Wolgin goes on to say, "In other words, the court ruled unambiguously that under the 14th amendment anyone born in the United States automatically, becomes a U.S. citizen."

I am bothered by this assumption that this ruling is "unambiguous" with regard to the illegal immigrant question.

The problem with applying this ruling to the subject of the child of an illegal alien is that Wong Kim Ark's parents were not illegal. At the time of his birth in 1873, the first of the Exclusion Laws had not been passed (the Page Laws, 1875). As such, his parents were LEGAL when he was born. Therefore, it would seem to me that the 14th amendment would only apply to the children of LEGAL immigrants, not ILLEGAL immigrants.

More like this:


nan shartel Aug. 18, 2010 @ 4:16 a.m.

it's an almighty can of worms isn't it

my HB's first son was born in Japan when he was a corpsman there during Viet Nam...he was not given automatic citizenship in Japan

can u tell us how other countries handle these situations??


Evelyn Aug. 18, 2010 @ 8:52 a.m.

Except, children born to immigrants, documented or not, aren't given automatic citizenship to the parents' country of origin. And so, the child is a citizen of no country, a man without a land.


thestoryteller Aug. 18, 2010 @ 12:25 p.m.

In answer to crystalcove, you missed a part of the story.

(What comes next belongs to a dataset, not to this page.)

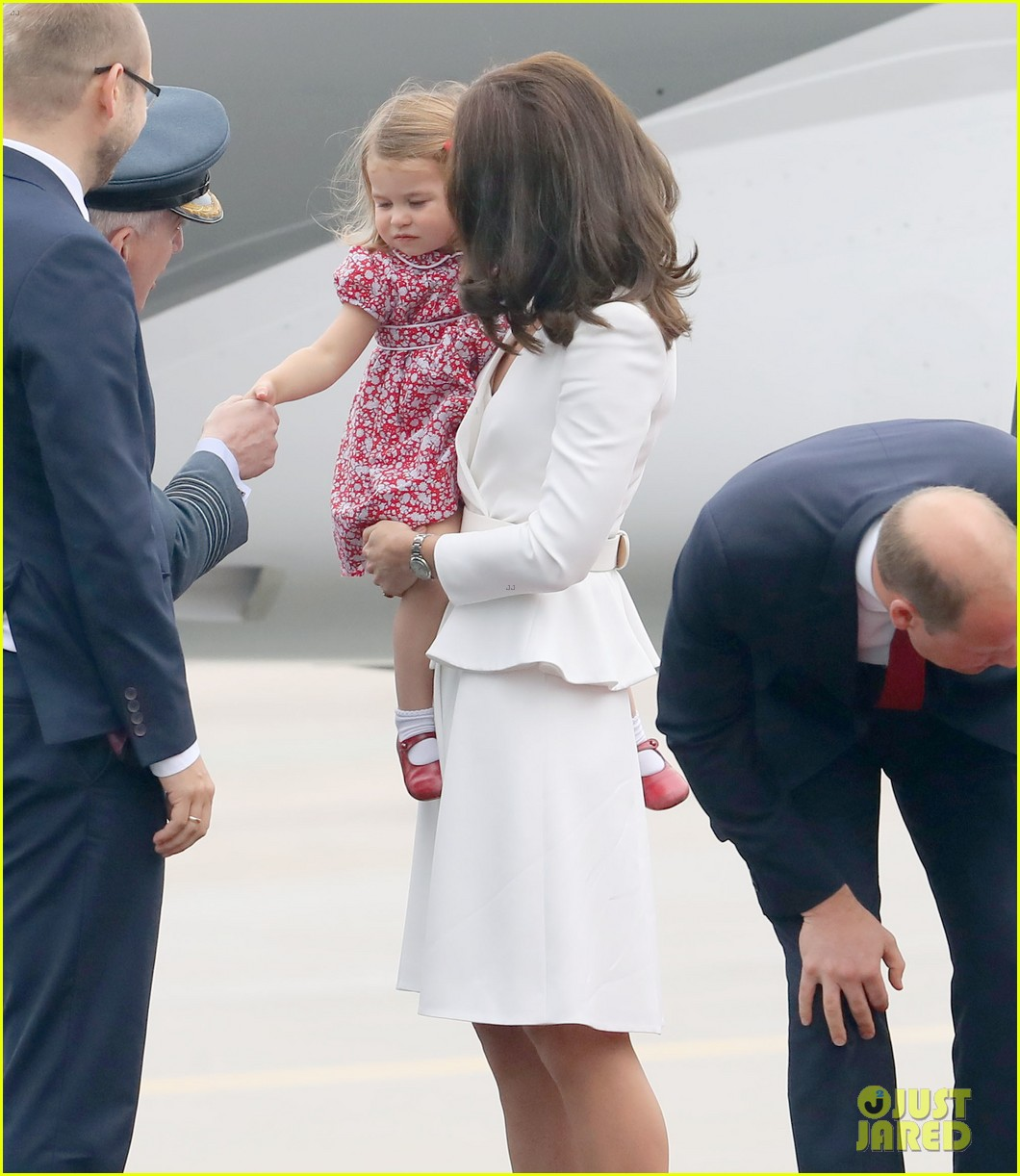 kate middleton prince william arrive in poland with george charlotte 25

Prior to the Supreme Court decision in 1898 it was assummed that a child of a foriegn national was a citizen of the parents country. And that is the law in most countries today.The assumption that any child born in the US is a US citizen is a result of a Supreme Court decision, not the Constitution itself.Congress can pass a law undoing that decision and that law would stand until the Supeme Court ruled against it. We must remember that the courts can not make laws.And any court decision can be overturned by a higher court or a later ruling by the Supreme Court.


David Dodd Aug. 18, 2010 @ 1:27 p.m.

Scotus in this case decided that the definition of illegal does not apply to children born of illegal parents on U.S. soil.

If people want to abolish the 14th amendment, they need to do so through the House & Senate. I agree with Crys.

"Prior to the Supreme Court decision in 1898 it was assummed that a child of a foriegn national was a citizen of the parents country."

If that were true, then why were American Indians considered to be non-citizens?


Also see the Civil Rights Act of 1866:


Founder Aug. 18, 2010 @ 2:38 p.m.

The Supreme Court is now more than ever before ruling (no pun intended) everyday life in the USA... The Office of the President is now just another waypoint on the path of getting any decision appealed.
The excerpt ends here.